Работы на приисках начинаются с конца марта, когда и прибывают туда нанятые артели или партии из поселенцев.
Каждая артель приводит с собой на прииск кухарку. Первое дело по приходе на прииск — это приведение в порядок отведенной для артели казармы.
Все казармы на зиму оставляются без окон, и только к весне артельщики получают из хозяйских амбаров рамы, железные печки и трубы; все это они сами прибивают и устанавливают.
Подчас самим же приходится класть печку из камня для выпека хлеба.
До начала промывки золота все рабочие заняты заготовкой дров на все лето, чтобы потом не отрываться от дела, а также переметкой хозяйского прошлогоднего сена и засолом мороженного мяса.
Как только весеннее солнце пригреет, а снег начнет таять и начнут образовываться прогалины, каждая артель поглощена устройством приспособлений для промывки золота.
Характерный признак каждого прииска — это «плотки» или широкие желоба на столбах для приема воды сверху в машину.
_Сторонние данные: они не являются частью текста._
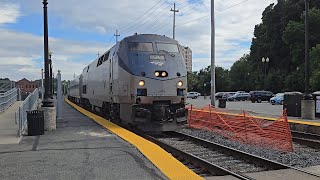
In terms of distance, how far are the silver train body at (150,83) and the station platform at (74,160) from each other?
267cm

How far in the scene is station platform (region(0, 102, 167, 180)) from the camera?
7293 mm

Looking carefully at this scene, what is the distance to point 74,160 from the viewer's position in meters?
8.59

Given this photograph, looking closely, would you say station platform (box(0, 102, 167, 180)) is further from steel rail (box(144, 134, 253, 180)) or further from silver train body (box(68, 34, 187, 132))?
silver train body (box(68, 34, 187, 132))

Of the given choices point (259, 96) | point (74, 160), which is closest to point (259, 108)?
point (259, 96)

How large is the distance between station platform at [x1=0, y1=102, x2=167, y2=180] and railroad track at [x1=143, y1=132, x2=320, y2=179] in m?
1.44

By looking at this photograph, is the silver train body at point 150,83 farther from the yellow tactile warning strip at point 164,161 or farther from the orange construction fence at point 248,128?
the yellow tactile warning strip at point 164,161

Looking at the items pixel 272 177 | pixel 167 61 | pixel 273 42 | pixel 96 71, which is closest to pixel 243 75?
pixel 273 42

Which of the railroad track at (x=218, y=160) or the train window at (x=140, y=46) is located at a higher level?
the train window at (x=140, y=46)

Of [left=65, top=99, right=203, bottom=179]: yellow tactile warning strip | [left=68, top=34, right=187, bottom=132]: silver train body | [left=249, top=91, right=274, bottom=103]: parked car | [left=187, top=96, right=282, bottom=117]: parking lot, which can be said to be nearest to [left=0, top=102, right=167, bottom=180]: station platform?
[left=65, top=99, right=203, bottom=179]: yellow tactile warning strip

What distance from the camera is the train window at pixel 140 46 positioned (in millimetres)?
15352

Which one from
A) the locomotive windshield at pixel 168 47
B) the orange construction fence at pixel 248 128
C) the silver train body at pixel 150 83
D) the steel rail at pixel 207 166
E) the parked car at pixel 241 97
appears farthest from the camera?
the parked car at pixel 241 97

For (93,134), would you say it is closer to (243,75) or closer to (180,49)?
(180,49)

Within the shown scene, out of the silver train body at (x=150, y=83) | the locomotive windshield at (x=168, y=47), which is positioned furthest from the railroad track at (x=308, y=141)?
the locomotive windshield at (x=168, y=47)

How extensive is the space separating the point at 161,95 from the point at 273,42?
73637mm
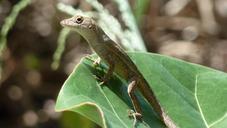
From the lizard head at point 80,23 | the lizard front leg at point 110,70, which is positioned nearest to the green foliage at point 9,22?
the lizard head at point 80,23

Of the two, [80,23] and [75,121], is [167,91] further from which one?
[75,121]

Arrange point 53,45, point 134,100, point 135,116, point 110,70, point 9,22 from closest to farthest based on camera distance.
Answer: point 135,116, point 134,100, point 110,70, point 9,22, point 53,45

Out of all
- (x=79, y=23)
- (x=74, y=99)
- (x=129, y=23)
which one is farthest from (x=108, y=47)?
(x=74, y=99)

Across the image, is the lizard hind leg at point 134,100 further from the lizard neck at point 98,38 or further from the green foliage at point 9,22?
the green foliage at point 9,22

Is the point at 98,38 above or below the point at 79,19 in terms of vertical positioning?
below

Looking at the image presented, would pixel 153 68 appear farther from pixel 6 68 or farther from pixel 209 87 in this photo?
pixel 6 68

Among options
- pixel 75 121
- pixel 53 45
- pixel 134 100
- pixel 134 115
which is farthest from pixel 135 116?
pixel 53 45

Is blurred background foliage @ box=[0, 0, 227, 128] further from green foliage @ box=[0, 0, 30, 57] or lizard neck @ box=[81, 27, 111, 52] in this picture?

Машины для промывки золота по наружному виду напоминают водяные мельницы.
Починкой этих-то «плотков» или же установкой новых желобов, бутар, колод с необходимым возле них «вашгертом» и заняты прибывшие артели.
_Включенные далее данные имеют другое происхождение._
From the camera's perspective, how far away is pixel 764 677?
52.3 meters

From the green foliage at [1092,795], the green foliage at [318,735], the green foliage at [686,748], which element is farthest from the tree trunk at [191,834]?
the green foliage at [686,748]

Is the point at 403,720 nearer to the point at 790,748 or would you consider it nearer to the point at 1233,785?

Артельщик ходит по целым дням с ендовой и лопатой и берет пробы со всех отвесов и различных разрезов, какие находятся на прииске, чтобы начать промывку наверняка. Иногда случается, что пески, при неопытности артельщика, дают хорошую пробу, на промывке же оказываются никуда негодными, иногда же наоборот.
Такая же работа в описываемое нами время происходила и на приисках Петра Иннокентьевича Толстых, но в значительно больших размерах.
К чести Петра Иннокентьевича Толстых и его друга и доверенного Иннокентия Антиповича Гладких надо заметить, что принадлежащий первому громадный по заявленной площади прииск считался раем для рабочих, сравнительно с другими, так как пищи было вдоволь и расчет велся на совесть, да и самый прииск лежал на сравнительно здоровой местности.
Слава о таких исключительных приисковых порядках шла по всей Сибири среди поселенцев, и попасть на прииск к Толстых считалось «фартом», то есть счастьем.
IV
ВАРНАК
Татьяна Петровна, между тем, выбежав из сада, остановилась, а затем медленно, шагом прогулки, пошла в сторону от дороги, где вдалеке, так и сям виднелись избы мелких приискателей-крестьян.
Такие приискатели всегда в большем или меньшем количестве ютятся вокруг крупных приисков, принадлежащих богатым золотопромышленникам.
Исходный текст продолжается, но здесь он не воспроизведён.